The world’s leading publication for data science, AI, and ML professionals.

What Is Big O Notation and Why You Should Care

Choose the most efficient algorithm, according to your situation.

Choose the most efficient algorithm to process your data, based on your specific situation.

Photo by Junior REIS on Unsplash
Photo by Junior REIS on Unsplash

As programmers, we often have to do some prototyping before starting a complex project. During this process, we might not write the most efficient code and that’s OK: it’s more important to reach a working state in the shortest time possible. Inevitably, though, it comes the time to start coding a deployable implementation of the project idea. This means technical debts that may have been left behind must now be addressed.

Moreover, if you are a data scientist, you often find yourself working with great amounts of information at once. Since processing loads of data is a resource-intensive and time-consuming operation, it’s crucial to find the most efficient approach to the problem. In this article I’ll walk you through big O notation and its applications.

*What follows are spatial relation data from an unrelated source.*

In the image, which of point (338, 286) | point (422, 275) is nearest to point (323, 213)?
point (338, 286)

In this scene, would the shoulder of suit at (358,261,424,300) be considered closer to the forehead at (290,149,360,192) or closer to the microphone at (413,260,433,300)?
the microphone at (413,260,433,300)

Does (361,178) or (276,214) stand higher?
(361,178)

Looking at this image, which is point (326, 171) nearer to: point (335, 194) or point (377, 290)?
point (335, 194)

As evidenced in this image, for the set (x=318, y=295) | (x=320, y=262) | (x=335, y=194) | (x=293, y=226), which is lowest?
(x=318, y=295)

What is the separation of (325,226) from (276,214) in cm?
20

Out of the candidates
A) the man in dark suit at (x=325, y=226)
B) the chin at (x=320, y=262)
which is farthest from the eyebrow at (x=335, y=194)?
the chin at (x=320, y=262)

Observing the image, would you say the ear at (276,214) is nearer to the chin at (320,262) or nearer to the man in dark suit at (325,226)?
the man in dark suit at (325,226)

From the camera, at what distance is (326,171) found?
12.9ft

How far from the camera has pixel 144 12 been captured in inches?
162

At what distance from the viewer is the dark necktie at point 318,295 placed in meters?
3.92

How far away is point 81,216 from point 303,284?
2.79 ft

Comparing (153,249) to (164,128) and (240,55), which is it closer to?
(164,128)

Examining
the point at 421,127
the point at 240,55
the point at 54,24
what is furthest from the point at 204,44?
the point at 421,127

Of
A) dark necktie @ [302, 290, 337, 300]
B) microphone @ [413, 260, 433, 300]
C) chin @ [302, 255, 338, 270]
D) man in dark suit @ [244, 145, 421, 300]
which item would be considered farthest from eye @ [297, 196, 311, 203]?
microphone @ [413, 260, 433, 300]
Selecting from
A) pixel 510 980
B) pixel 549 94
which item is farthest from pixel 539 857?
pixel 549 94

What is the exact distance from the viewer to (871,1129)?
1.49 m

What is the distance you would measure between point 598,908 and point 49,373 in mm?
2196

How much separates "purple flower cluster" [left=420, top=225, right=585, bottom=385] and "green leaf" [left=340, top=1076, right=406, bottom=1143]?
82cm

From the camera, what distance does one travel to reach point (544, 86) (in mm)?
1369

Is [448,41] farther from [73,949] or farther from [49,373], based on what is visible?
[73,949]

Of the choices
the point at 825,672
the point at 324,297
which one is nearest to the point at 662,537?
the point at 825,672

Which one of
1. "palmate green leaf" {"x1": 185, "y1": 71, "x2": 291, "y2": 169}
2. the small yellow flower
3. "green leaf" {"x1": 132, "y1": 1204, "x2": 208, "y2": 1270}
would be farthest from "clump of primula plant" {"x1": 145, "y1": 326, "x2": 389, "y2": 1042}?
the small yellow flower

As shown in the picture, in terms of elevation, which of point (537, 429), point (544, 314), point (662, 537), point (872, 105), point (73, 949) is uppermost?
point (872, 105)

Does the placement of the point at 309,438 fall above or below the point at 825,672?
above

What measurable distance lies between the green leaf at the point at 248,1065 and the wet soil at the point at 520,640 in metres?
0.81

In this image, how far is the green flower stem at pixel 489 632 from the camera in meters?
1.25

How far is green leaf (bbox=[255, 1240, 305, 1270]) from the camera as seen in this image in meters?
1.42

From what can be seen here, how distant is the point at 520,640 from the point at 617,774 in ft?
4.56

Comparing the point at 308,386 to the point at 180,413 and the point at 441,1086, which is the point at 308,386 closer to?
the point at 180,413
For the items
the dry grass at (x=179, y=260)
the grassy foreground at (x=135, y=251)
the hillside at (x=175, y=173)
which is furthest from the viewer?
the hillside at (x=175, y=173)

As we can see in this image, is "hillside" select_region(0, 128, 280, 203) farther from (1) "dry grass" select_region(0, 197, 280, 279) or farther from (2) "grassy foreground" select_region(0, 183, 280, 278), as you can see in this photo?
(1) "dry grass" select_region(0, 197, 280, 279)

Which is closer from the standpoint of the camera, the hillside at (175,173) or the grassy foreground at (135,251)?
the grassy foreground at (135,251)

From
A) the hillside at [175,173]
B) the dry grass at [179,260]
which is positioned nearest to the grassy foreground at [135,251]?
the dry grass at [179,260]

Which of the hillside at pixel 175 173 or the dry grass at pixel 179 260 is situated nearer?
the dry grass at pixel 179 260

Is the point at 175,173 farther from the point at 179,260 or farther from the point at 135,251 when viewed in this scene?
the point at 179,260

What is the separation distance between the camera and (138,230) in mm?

Before choosing an algorithm

Given a problem, there are countless possible ways to solve it. Though, only a few are actually good ones. How do you choose between an algorithm A and algorithm B? You have to analyze the problem first.

  • Does your code have to run multiple times per second?
  • How much do you plan to scale your system?
  • What type of data will you be working with?

In case your program calls the same functions over and over again, you definitely need to make sure they don’t become a bottleneck for the whole system. In this case, even a small speed increase can make the difference. For instance, assume you have written a function check_collisions() for your physics engine and it takes 20 milliseconds to run it. You can calculate only around 50 physics frames per second. Imagine now you have been to save 3 milliseconds of execution time, that’s already 59 frames per second.

Scalability is another important factor to take into account. If your application has to process an increasing amount of data, you had better choose an algorithm able to process it in a reasonable amount of time and that doesn’t need excessive memory to operate.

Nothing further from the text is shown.